— BEGIN Entries shown —

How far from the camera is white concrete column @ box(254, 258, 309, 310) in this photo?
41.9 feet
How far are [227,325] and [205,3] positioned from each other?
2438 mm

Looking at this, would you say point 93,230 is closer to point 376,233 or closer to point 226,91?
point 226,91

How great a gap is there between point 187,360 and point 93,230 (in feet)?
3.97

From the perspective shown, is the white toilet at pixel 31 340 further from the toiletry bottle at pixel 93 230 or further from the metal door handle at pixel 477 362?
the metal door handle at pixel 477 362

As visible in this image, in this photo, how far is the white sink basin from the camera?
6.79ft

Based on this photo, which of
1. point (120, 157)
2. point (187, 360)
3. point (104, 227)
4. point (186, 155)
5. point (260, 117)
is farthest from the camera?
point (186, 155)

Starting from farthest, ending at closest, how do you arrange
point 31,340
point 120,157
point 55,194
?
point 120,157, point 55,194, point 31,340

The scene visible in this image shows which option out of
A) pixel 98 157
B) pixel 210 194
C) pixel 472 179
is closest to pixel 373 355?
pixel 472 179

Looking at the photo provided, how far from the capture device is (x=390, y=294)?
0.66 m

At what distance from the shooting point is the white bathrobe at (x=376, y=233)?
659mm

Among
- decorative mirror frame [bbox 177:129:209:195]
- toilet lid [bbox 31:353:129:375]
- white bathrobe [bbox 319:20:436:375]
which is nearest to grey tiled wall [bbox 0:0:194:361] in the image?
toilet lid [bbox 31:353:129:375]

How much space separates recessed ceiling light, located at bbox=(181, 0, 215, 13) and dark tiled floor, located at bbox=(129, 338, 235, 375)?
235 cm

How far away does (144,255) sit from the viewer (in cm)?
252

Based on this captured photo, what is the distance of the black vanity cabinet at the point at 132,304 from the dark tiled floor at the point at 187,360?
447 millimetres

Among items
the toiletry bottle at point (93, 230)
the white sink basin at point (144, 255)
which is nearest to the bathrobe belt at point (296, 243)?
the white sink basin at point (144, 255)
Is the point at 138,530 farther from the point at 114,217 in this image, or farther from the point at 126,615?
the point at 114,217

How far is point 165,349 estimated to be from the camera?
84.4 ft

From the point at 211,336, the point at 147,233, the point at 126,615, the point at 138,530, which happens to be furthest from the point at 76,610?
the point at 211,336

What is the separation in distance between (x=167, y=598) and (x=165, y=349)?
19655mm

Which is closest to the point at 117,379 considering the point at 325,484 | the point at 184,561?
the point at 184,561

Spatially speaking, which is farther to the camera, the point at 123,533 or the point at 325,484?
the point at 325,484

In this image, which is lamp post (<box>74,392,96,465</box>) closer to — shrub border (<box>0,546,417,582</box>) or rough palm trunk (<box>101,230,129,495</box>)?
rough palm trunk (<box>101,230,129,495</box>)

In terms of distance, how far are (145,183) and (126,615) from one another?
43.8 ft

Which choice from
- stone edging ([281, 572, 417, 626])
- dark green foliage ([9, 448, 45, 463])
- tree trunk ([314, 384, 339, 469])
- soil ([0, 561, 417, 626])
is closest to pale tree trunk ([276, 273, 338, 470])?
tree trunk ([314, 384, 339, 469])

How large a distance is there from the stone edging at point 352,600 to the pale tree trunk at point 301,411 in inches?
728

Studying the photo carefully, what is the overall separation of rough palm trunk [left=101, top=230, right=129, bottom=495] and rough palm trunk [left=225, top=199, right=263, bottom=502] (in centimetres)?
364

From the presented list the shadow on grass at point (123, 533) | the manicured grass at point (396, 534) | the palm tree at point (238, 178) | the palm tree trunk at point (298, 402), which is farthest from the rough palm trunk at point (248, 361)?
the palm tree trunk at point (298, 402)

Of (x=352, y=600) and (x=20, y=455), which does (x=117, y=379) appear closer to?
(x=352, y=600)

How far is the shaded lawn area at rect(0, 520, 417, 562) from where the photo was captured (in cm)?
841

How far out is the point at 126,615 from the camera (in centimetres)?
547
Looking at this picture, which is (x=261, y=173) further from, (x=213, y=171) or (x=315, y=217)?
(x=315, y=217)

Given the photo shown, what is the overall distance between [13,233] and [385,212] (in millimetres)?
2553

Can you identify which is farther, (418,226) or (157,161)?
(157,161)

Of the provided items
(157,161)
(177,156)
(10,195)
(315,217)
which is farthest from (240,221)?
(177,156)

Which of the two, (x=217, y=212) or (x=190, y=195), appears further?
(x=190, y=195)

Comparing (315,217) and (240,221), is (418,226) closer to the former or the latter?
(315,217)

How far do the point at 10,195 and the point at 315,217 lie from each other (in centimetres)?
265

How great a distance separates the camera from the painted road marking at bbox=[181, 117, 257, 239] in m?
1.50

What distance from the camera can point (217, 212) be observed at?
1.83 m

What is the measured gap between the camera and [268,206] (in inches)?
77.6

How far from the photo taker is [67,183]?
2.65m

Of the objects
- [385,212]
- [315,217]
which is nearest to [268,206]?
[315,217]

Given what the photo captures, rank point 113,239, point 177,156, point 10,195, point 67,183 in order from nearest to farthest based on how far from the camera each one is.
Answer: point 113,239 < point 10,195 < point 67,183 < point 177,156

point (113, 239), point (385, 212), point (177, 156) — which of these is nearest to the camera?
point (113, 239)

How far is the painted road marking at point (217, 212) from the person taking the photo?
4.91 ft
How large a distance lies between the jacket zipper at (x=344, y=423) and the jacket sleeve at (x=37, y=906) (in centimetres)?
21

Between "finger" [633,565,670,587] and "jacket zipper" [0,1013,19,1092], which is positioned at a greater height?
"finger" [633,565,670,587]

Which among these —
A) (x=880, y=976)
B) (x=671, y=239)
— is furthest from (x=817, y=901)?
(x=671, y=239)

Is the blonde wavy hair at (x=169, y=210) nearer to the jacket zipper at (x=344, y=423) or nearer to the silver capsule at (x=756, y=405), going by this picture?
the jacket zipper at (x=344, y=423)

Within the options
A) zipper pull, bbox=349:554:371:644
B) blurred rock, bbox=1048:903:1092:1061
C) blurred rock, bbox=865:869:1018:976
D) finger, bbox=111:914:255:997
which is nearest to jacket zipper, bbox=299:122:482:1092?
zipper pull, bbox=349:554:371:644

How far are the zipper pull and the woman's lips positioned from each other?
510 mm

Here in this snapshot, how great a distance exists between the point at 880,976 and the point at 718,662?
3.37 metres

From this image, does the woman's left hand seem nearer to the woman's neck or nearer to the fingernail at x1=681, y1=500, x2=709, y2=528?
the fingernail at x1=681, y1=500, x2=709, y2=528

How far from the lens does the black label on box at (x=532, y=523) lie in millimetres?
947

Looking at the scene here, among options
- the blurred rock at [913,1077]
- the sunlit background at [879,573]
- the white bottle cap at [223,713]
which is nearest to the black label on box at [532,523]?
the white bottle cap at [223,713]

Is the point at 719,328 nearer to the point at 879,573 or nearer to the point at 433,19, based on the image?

— END Entries shown —

- Directions for this task:
Everything from the line with "How far is the painted" through the last line of the material above should be echoed exactly, and nothing else.

- Task solution:
How far is the painted road marking at point (217, 212) from the person taking the photo?
4.91 ft
How large a distance lies between the jacket zipper at (x=344, y=423) and the jacket sleeve at (x=37, y=906) (in centimetres)?
21

Between "finger" [633,565,670,587] and "jacket zipper" [0,1013,19,1092], which is positioned at a greater height?
"finger" [633,565,670,587]

Which among these —
A) (x=880, y=976)
B) (x=671, y=239)
— is furthest from (x=817, y=901)?
(x=671, y=239)

Is the blonde wavy hair at (x=169, y=210) nearer to the jacket zipper at (x=344, y=423) or nearer to the silver capsule at (x=756, y=405), going by this picture?
the jacket zipper at (x=344, y=423)

Within the options
A) zipper pull, bbox=349:554:371:644
B) blurred rock, bbox=1048:903:1092:1061
C) blurred rock, bbox=865:869:1018:976
D) finger, bbox=111:914:255:997
which is nearest to jacket zipper, bbox=299:122:482:1092?
zipper pull, bbox=349:554:371:644

How far are the zipper pull and the woman's lips positioned from each other?
510 mm

Here in this snapshot, how great a distance exists between the point at 880,976 and the point at 718,662?
3.37 metres

From this image, does the woman's left hand seem nearer to the woman's neck or nearer to the fingernail at x1=681, y1=500, x2=709, y2=528?
the fingernail at x1=681, y1=500, x2=709, y2=528

How far from the lens does the black label on box at (x=532, y=523) lie in millimetres?
947

Looking at the scene here, among options
- the blurred rock at [913,1077]
- the sunlit background at [879,573]
- the white bottle cap at [223,713]
which is nearest to the black label on box at [532,523]?
the white bottle cap at [223,713]

Is the point at 719,328 nearer to the point at 879,573 or nearer to the point at 433,19, based on the image?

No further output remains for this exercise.